> _原文_:
一. DPM 概念 Dynamic Power Management

二. Basic Concept of DPM



操作点:
/* internal representation of an operating point */
struct dpm_opt {
char *name; /* name */
struct list_head list; /* all installed op points */
dpm_md_pp_t pp[DPM_PP_NBR]; /* initialization params */
struct dpm_md_opt md_opt; /* machine dependent part */
int constrained; /* is this opt constrained? */
struct dpm_stats stats; /* statistics */
};

/* Instances of this structure define valid Innovator operating points for DPM.
Voltages are represented in mV, and frequencies are represented in KHz. */

struct dpm_md_opt {
unsigned int v; /* Target voltage in mV */
unsigned int dpll; /* in KHz */
unsigned int cpu; /* CPU frequency in KHz */
unsigned int tc; /* in KHz */
unsigned int per; /* in KHz */
unsigned int dsp; /* in KHz */
unsigned int dspmmu; /* in KHz */
unsigned int lcd; /* in KHz */
struct dpm_regs regs; /* Register values */
};

dpm操做点结构,里面包含了大约16个参数dpm_md_pp_t pp[DPM_PP_NBR];
dpm_md_pp_t是个int型

类和策略:
* internal representation of a class of op points (to be mapped to an
* operating state */
struct dpm_class {
char *name; /* name */
struct list_head list; /* all installed classes */
unsigned nops; /* nbr ops in this class */
struct dpm_opt **ops; /* the ops in this class */
struct dpm_opt *opt; /* the selected op point */
struct dpm_stats stats; /* statistics */
};


/* internal representation of an installed power policy */
struct dpm_policy {
char *name; /* name */
struct list_head list; /* all installed policies */
struct dpm_class *classes[DPM_STATES]; /* the classes */
struct dpm_stats stats; /* statistics */
};


可以看到操作点,类和策略在系统中以链的形式维护
/* curently installed policies, classes and operating points */
extern struct list_head dpm_policies;
extern struct list_head dpm_classes;
extern struct list_head dpm_opts;

三. Interfaces of DPM

3.1 User Space Interface
这个是dpm给用户态应用程序(进程级)提供的接口,我们看到它是一个系统调用。意思就是说,进程可以通过这个系统调用来完成与dpm的控制或管理操作。

> _任务列表_:
a: 列出原文中 struct dpm_class 结构体的全部成员名称。
b: 从原文中摘录一段文字，从“可以看到操作点,类和策略在系统中以链的形式维护”开始，到“成与dpm的控制或管理操作。”结束。
这些数据是独立于原文的另一份材料。

> _收集数据_:
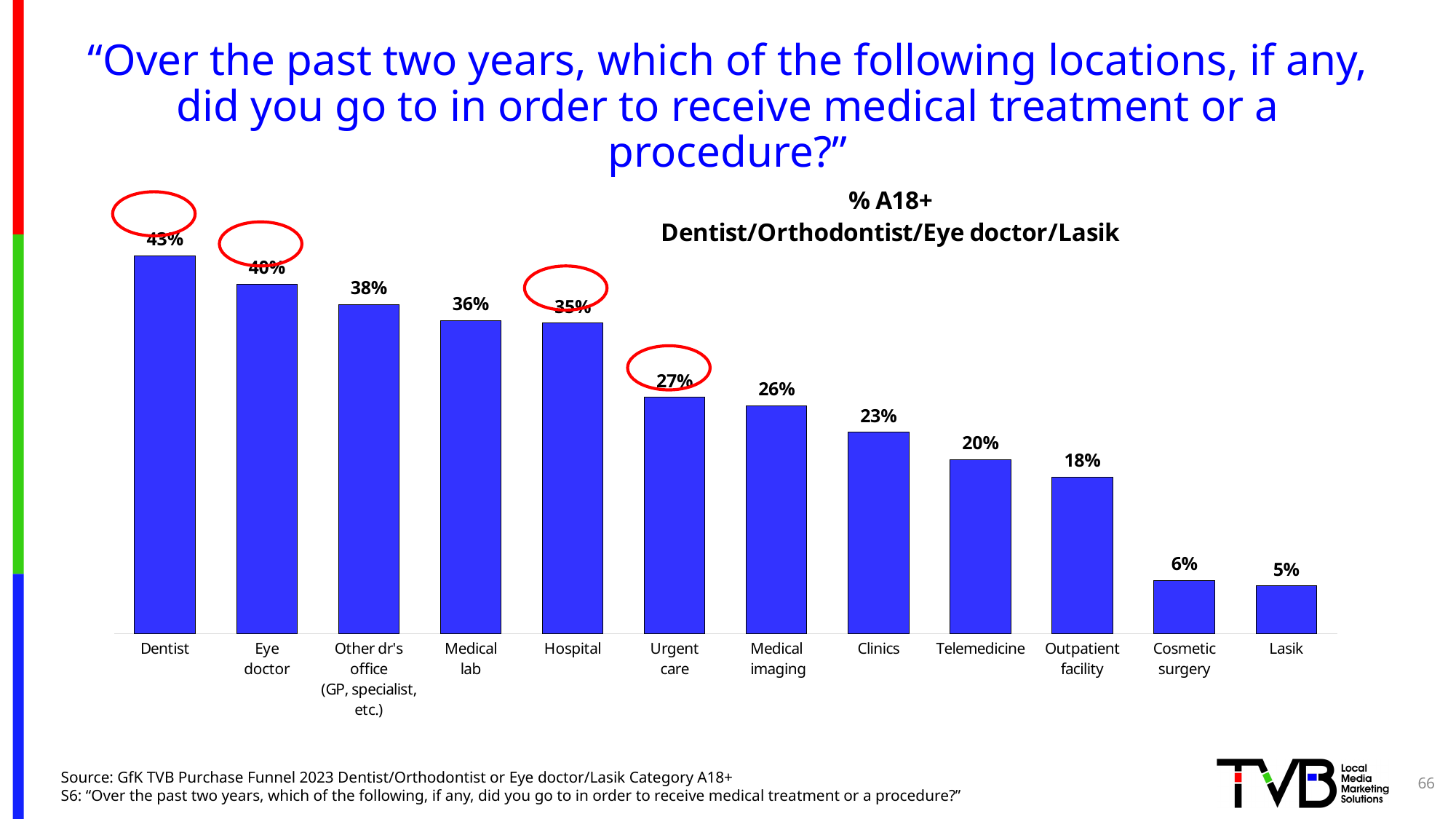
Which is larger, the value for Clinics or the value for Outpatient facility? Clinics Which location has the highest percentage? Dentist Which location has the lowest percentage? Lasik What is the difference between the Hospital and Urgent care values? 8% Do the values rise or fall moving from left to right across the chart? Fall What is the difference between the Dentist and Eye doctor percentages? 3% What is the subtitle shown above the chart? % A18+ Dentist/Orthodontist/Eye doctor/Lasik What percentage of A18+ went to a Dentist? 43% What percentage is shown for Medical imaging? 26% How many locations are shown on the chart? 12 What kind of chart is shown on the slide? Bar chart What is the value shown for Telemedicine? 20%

> _书面回答_:
a: name、list、nops、ops、opt、stats

b:
可以看到操作点,类和策略在系统中以链的形式维护
/* curently installed policies, classes and operating points */
extern struct list_head dpm_policies;
extern struct list_head dpm_classes;
extern struct list_head dpm_opts;

三. Interfaces of DPM

3.1 User Space Interface
这个是dpm给用户态应用程序(进程级)提供的接口,我们看到它是一个系统调用。意思就是说,进程可以通过这个系统调用来完成与dpm的控制或管理操作。